Barry Rice is an astronomy professor at Sierra Collage in Rocklin, California. He's also a passionate botanist with a penchant for carnivorous plants and maintains a fascinating FAQ on the topic. Along with dozens of questions about the lifecycles of carnivorous plants, their digestive processes, and where to acquire them, Rice poses one particularly provocative question: "Can Venus flytraps digest human flesh?"
Being a scientist, Rice conducted an experiment to find out. At the time, he was suffering from athlete's foot that resulted in chunks of his skin peeling off. Guess what happened next.

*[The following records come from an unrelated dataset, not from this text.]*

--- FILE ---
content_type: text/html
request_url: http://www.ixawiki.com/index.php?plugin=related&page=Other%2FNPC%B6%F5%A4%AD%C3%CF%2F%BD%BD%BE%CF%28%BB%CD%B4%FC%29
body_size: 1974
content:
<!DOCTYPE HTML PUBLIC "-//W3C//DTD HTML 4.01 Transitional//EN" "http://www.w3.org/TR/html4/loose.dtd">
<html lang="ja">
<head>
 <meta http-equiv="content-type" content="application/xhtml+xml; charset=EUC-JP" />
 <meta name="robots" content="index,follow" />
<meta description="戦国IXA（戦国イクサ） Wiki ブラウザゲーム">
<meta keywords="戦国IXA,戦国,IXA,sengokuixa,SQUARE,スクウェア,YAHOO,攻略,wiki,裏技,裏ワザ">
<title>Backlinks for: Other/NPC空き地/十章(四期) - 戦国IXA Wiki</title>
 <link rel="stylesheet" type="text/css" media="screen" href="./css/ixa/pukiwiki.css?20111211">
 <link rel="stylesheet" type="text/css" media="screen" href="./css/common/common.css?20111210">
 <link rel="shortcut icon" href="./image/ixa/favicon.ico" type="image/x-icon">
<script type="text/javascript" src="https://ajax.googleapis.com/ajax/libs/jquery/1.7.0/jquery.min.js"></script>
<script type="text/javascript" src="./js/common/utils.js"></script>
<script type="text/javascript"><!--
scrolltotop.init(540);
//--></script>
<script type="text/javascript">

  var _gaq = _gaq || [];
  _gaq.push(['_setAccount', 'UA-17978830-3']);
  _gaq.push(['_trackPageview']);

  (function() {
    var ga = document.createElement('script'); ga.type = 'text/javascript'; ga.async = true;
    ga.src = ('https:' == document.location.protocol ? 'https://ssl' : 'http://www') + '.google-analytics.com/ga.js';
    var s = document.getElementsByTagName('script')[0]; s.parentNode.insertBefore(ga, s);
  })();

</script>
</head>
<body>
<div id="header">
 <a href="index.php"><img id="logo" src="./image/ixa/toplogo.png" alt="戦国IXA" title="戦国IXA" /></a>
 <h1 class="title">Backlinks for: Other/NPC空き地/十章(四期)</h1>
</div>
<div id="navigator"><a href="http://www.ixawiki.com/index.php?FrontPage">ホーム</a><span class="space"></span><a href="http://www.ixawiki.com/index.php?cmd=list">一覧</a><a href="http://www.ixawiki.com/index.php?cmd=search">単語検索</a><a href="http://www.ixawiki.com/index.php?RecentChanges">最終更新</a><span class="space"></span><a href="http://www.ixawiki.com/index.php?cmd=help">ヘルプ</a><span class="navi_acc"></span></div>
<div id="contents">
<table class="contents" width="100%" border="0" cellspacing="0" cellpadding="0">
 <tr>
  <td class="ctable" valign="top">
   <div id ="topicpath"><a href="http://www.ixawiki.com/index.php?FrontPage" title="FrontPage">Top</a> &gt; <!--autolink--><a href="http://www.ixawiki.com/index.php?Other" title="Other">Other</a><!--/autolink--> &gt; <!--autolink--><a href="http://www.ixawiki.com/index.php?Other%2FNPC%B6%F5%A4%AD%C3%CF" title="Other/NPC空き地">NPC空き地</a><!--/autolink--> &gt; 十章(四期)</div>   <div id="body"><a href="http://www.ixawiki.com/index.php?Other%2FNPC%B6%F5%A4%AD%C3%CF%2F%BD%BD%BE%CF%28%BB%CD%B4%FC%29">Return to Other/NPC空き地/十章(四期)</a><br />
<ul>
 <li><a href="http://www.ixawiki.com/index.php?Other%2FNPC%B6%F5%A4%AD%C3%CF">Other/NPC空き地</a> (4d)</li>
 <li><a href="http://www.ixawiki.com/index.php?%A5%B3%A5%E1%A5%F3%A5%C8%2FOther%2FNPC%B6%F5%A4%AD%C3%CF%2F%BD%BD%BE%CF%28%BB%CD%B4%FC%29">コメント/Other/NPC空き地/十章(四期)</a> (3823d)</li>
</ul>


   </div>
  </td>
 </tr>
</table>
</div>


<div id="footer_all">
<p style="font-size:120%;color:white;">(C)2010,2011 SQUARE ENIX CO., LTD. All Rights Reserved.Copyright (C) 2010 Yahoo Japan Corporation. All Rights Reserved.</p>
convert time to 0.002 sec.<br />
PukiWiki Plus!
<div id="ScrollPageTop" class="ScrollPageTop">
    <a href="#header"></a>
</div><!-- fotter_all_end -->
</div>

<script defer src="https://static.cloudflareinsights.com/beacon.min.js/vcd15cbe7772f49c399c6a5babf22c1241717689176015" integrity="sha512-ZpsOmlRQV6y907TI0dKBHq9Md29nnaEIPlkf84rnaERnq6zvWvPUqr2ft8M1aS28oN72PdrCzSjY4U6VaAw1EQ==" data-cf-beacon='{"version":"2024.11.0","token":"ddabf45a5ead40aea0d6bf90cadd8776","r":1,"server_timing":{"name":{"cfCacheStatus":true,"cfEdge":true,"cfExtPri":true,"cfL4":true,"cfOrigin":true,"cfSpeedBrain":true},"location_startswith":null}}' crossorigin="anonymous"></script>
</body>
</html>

I thought about my Venus flytraps. (You can start squirming now.) Could they digest diseased human flesh? If so, this would mean that if a person were trapped by an adequately large (giant, special-effects-monster-movie size) Venus flytrap, he or she could be digested. I figured this would be unlikely because surely the skin would be able to resist the puny enzymes from the plant. But here was a chance to prove it.
Of course, what is the point of doing an experiment without documenting it? So I carefully selected four sizable chunks of skin (heh heh heh!) and scanned them on my flat-bed scanner (more squirming). Then, I fed them to four different Venus flytraps (#1: typical plant; #2: 'Justina Davis'; #3: 'Dentate Traps'; #4: 'Red Piranha'). Just in case the plants would not like the skin or would not go through the normal digestion process, I included small earwigs with the skin-chunk sacrifices for plants #2 and #3[…]
After a week, the traps opened. I had predicted the skin chunks would be relatively inert and unaffected. After all, these were hard, crusty chunks of skin from the sole of my diseased feet. Surely the Venus flytraps would have no effect upon them.
Was I ever wrong! The skin chunks were almost completely digested. Worse, what was left no longer had much cohesion, but was gooey and slimy, like little boogers. Uck! Uck! Uck! And what is with the weird hue shift to bacon color?? Uck! Uck! Uck! Iä! Iä!